This week's MP's column comes from Judith Cummins, Labour MP for Bradford South

LAST week was National Apprenticeship Week. Normally, I take this opportunity to get out and about and meet apprentices at businesses across Bradford South.

Of course, this year that was not possible but I was pleased to take part in a virtual event with Bradford College and local businesses.

I spoke about the impact of the coronavirus pandemic on our city. Beyond the awful human cost – lives lost, families separated, and a rise in mental health problems, not least for our young people – the lasting impact of the pandemic will be the economic damage caused by the virus itself and the associated lockdowns.

In a city like Bradford, which already has significant economic challenges, this damage could be severe and long lasting if we don’t work together to rebuild our economy and prepare for the future.  

The challenges we face are clear. They include a rapid rise in unemployment, continued poor connectivity and a growing skills gap.

While these challenges are not in themselves new, the pandemic has shone a spotlight on them and makes the need for change even greater.

In the last year, businesses across Bradford have struggled as the pandemic has forced closures and reduced consumer demand across the board.

A Bradford Council business survey last year found that 60 per cent of all businesses who responded temporarily closed or paused trading during the last year, while 83 per cent reported a substantially lower turnover.

One in ten businesses is planning redundancies which will see five per cent of workers losing their jobs.

Of course, retail, hospitality and leisure has been particularly hard hit but I know of businesses in a wide variety of sectors who have really struggled – including beauty and wellbeing, childcare, mechanics, dentists and many others.

The uneven impact of local lockdowns has exacerbated these problems in Bradford.

Throughout last summer and autumn, when infection rates were much lower than now, Bradford and others parts of the North were placed in tougher levels of local restrictions. 

These local restrictions, without proper economic support, hit Bradford’s economy hard. At the time, I called on the Government to bring in some form of a local furlough scheme and other support for local areas but they didn’t listen at that point.

The very real danger as we come out of this pandemic is that instead of the regional rebalancing or “levelling up” that we desperately need, we instead see a “levelling down” where areas that already faced challenges see our problems compacted and magnified and made worse not better.

The Government must step up and provide a clear plan for our national economic recovery, focused on supporting businesses and protecting jobs in the places that need them most.

This plan should have three elements. First, businesses need certainty on how they can reopen and when the current support schemes will end.

Businesses have not been helped by the short-termism which seemed to dominate the Government’s response. I say this with a degree of sympathy initially – but as time has marched on – the response from government has not always matched the needs of business – who above all told me they needed some clarity and certainty in an already difficult landscape.

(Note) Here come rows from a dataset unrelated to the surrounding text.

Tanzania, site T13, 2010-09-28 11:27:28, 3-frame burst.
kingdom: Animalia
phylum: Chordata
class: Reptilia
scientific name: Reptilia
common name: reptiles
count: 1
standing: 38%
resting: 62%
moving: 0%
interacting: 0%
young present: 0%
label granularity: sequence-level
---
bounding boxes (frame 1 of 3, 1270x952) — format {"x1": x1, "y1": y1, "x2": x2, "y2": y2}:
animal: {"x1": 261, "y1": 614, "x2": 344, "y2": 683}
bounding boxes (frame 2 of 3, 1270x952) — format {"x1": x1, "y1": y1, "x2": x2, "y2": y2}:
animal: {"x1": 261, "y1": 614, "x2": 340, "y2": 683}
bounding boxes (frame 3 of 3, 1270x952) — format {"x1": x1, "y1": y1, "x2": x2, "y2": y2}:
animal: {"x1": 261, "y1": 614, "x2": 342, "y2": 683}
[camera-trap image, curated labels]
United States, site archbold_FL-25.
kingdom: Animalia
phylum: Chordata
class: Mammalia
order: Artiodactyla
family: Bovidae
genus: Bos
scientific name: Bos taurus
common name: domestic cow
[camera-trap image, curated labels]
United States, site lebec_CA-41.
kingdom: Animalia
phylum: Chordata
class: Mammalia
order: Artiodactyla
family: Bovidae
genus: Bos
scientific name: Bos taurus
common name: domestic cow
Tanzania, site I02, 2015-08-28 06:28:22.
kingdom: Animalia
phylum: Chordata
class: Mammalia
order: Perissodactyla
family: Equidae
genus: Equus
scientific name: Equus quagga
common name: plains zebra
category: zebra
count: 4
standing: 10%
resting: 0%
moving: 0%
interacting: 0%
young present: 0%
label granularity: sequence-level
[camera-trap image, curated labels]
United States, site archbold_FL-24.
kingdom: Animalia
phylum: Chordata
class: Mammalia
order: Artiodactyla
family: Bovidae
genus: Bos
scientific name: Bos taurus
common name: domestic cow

From a failure to lock down early enough to the Government’s repeated desire to pull away essential business support schemes prematurely, businesses have been repeatedly left in the lurch. As we begin to recover from the crisis, this approach must change.

Second, the Government must bring forward targeted support to help employers and workers recover.

For example, they should continue and extend the business rates relief for the most affected companies, as well as the reduction in VAT.

Third, the Government needs to set out long-term policies to help businesses thrive including improving skills, boosting investment and rebalancing our economy.

I firmly believe that technical and vocational education including apprenticeships must be at the heart of this.

Sadly, one of the effects of a rise in unemployment is a long-term knock on effect on skills and earnings. After the 2008 financial crisis, evidence shows that workers who lost their jobs suffered a long-term reduction in earnings.

To prevent this happening again, we must prioritise up-skilling and returning people to employment as soon as possible.

The treatment of the FE sector as second-best must end once and for all. After a decade of cuts, we now need a decade of investment in our colleges and our young people.

Apprenticeships should also play a key role. However, the Government is failing to reverse a downward trend in apprentice numbers, with figures showing a marked fall in the number of apprenticeships in Bradford since 2015.

Last July, the Government announced a cash incentive for employers to take on a new apprentice. The ‘Plan for Jobs’ budgeted for 100,000 incentive payments, but new data shows just 18,670 apprentices had been taken on under the scheme so far. For our young people to have the future they deserve its crucial they are supported into skilled jobs.

That’s why Labour is calling upon the Government to act now to create more apprenticeship opportunities by creating a wage subsidy from the underspend in the apprenticeships levy. This would create 85,000 new apprenticeships for 16-24-year olds this year. 

A properly-funded plan for skills along with investment in our infrastructure and support for businesses must be the basis of our recovery.